Simplify Spatial Indexing with the Power of H3 — What the World Needs Now Is a Hexagonal Grid
Did you know that approximately two thirds of Snowflake customers capture the latitude and longitude of some business entity or event in their account? While latitude and longitude columns can often be used by BI tools and Python libraries to plot points on a map, or shade common administrative boundaries such as states, provinces and countries, companies can do so much more with this valuable geospatial data to perform complex analyses.
While we covered Snowflake’s support for GEOGRAPHY and GEOMETRY data types in this blog series, and millions of queries run daily using these types, the reality is that there are still many who feel they need to be a geospatial expert to work with them.

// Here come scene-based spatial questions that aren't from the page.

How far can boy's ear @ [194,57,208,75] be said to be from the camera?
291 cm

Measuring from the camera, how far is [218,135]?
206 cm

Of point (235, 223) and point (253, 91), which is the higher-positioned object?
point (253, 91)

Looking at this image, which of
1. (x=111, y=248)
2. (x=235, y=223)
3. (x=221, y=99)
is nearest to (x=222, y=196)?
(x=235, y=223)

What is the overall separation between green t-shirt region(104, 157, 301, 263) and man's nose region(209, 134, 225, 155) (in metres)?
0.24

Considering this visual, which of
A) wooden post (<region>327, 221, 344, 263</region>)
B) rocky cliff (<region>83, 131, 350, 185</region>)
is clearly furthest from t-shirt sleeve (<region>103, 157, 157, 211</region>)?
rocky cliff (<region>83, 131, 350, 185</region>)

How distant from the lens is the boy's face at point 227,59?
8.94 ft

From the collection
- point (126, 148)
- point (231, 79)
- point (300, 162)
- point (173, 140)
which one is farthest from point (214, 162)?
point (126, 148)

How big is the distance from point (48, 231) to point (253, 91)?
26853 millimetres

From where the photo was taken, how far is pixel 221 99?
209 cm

They need an easier access path to convert that latitude and longitude into something more powerful. To paraphrase that old song from the 1960s, “What the world needs now” … is a hexagon.

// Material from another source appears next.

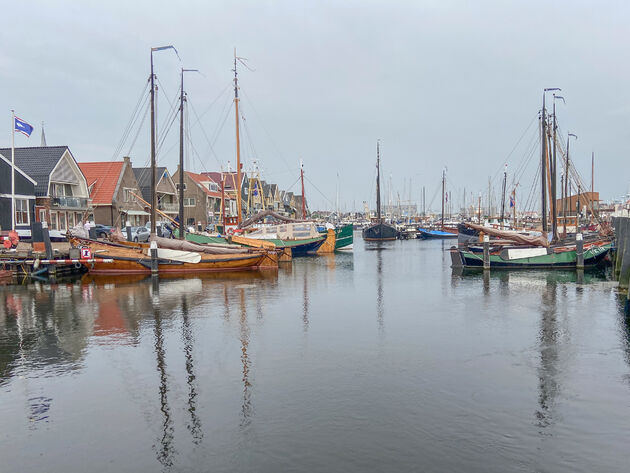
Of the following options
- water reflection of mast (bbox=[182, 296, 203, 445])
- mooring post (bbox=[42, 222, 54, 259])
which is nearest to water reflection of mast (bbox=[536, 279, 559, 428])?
water reflection of mast (bbox=[182, 296, 203, 445])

We hear you, world. Today, we’re announcing the general availability of H3 in Snowflake. Now you can take your latitude and longitude data (and your GEOGRAPHY if you have it) and unlock the power of H3. But what is H3, and why does the world need a hexagon?
Shall we play a game?
I love games of all kinds, specifically strategy games. A good strategy game will both challenge you within the constructs of the game, as well as force you to weigh your navigation within those constructs against the friends and family you are playing with.
Strategy games come in a variety of styles, but there is one format I want to mention specifically: the tile placement game. In a tile placement game, players frequently have to place interconnecting tiles on a board or table to generate points or currency to win the game. There are many variations to this, but one theme that tile placement games often have is that they represent two-dimensional maps of a real or imaginary world. And because these tiles often need to perfectly connect with each other to build out or populate the map, the tiles often come in one of several shapes: a square, triangle or hexagon.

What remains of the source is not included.